The third part of the presentation examines how Large Language Models (LLMs) like GPT-3.5 and GPT-4 respond to trivial changes in logical reasoning datasets. We created ReClor-plus, LogiQA-plus, and LogiQAv2-plus, which include shuffled options and modified correct choices to test LLMs’ logical reasoning. Although LLMs excel on standard datasets, they exhibit degraded performance with these modified versions. Our findings reveal that incorporating task variations, perturbations in training sets, and logic-driven data augmentation significantly enhances LLMs’ generalisation and robustness in logical reasoning scenarios.
This presentation explores several different approaches to demonstrate a more robust QA system that aids computers in thinking and reasoning over natural language texts through logical reasoning. Our methods have been evaluated and now lead the public logical reasoning leaderboard, ReClor. We are the first group in the world to have scored above 90% on the ReClor hidden test set.

About the speaker: Qiming Bao is a Ph.D. graduated from the Strong AI Lab, NAOInstitute, University of Auckland, New Zealand, supervised by Professor Michael Witbrock and Associate Professor Jiamou Liu. His research interests include natural language processing and reasoning. He has over five years of research and development experience, and has published several papers in top conferences in the fields of AI/NLP/Reasoning, including ACL, AAAI, IJCAI, ICLR, EACL, LLM@IJCAI, AGI@ICLR and IJCLR-NeSy. His method named AMR-LDA (GPT-4 + AMR-LDA Prompt Augmentation) has achieved the #1 ranking on a one of the most challenged logical reasoning reading comprehension leaderboards (ReClor) and we are the first group scored above 90% on the hidden test set around the world.
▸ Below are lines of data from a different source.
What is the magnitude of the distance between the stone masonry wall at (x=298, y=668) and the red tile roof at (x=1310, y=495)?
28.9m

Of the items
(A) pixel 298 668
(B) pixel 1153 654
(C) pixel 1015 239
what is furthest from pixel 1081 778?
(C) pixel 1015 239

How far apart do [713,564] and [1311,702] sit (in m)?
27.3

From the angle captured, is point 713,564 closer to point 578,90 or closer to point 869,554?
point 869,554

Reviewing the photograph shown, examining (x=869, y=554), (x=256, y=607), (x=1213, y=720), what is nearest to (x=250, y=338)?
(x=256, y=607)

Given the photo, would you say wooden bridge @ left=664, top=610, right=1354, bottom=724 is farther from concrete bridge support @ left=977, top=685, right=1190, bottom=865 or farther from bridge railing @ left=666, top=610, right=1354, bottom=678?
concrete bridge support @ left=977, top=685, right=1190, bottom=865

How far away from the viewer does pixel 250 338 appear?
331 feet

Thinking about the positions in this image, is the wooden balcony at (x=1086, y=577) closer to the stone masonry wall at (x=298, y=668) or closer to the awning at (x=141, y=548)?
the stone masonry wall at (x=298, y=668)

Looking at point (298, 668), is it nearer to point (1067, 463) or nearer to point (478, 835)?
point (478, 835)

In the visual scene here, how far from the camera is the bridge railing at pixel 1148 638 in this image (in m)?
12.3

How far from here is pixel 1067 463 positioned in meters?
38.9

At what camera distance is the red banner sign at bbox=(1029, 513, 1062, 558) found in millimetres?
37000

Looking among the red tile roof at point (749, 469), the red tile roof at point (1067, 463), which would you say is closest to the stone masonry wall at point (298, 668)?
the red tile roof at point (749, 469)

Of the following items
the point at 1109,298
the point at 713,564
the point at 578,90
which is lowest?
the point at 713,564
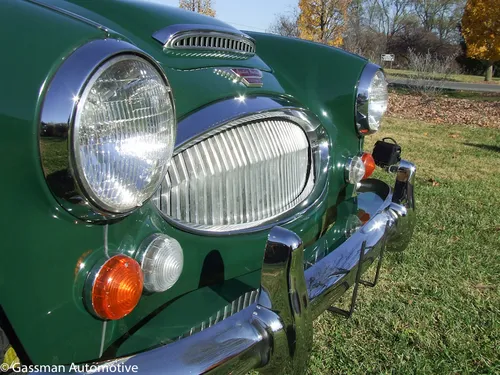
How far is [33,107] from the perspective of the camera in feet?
3.34

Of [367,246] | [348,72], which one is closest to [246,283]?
[367,246]

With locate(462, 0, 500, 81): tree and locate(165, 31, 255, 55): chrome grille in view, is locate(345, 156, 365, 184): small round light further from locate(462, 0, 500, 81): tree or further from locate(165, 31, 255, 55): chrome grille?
locate(462, 0, 500, 81): tree

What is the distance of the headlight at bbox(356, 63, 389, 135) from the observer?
232 cm

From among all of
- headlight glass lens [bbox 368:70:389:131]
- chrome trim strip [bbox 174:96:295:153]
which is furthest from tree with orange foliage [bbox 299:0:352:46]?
chrome trim strip [bbox 174:96:295:153]

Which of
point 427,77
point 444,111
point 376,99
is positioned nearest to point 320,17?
point 427,77

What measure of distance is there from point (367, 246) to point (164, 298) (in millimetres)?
803

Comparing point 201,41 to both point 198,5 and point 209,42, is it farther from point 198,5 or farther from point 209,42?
point 198,5

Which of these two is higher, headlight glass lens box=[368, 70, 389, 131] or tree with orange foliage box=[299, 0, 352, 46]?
tree with orange foliage box=[299, 0, 352, 46]

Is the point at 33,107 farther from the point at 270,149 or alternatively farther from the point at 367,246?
the point at 367,246

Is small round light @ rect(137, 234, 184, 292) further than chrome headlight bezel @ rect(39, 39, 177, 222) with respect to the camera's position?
Yes

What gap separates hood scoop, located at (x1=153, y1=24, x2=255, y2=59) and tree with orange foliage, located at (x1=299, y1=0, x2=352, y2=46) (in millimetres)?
19607

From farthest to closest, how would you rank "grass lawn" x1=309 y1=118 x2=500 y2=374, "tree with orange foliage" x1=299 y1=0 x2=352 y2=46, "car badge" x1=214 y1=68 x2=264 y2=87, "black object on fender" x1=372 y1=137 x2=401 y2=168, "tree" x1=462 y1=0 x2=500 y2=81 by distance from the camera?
"tree with orange foliage" x1=299 y1=0 x2=352 y2=46, "tree" x1=462 y1=0 x2=500 y2=81, "black object on fender" x1=372 y1=137 x2=401 y2=168, "grass lawn" x1=309 y1=118 x2=500 y2=374, "car badge" x1=214 y1=68 x2=264 y2=87

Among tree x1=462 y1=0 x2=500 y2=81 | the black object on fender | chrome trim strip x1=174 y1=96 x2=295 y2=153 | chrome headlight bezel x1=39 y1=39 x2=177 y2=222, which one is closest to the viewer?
chrome headlight bezel x1=39 y1=39 x2=177 y2=222

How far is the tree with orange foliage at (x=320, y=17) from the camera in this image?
68.1ft
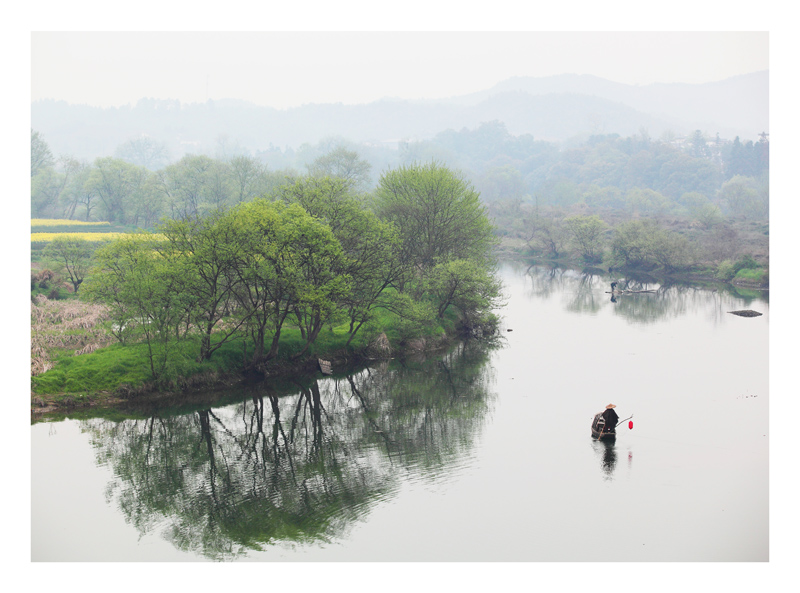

Two of his logical reasoning datasets called PARARULE-Plus and AbductionRules have been collected by LogiTorch, ReasoningNLP, Prompt4ReasoningPapers, OpenAI/Evals, A Survey on Evaluation of Large Language Models and Reasoning Language Models: A Blueprint. Qiming has given public guest talks and academic visit at Microsoft Research Asia, Samsung AI Center Cambridge UK, IEEE Vehicular Technology Society, ZJU-NLP Group, Zhejiang University, The University of Melbourne, Institute of Automation, Chinese Academy of Sciences, Shenzhen MSU-BIT University, University of Massachusetts – Amherst and Penn State University on his main research topic, “Natural Language Processing and Reasoning”.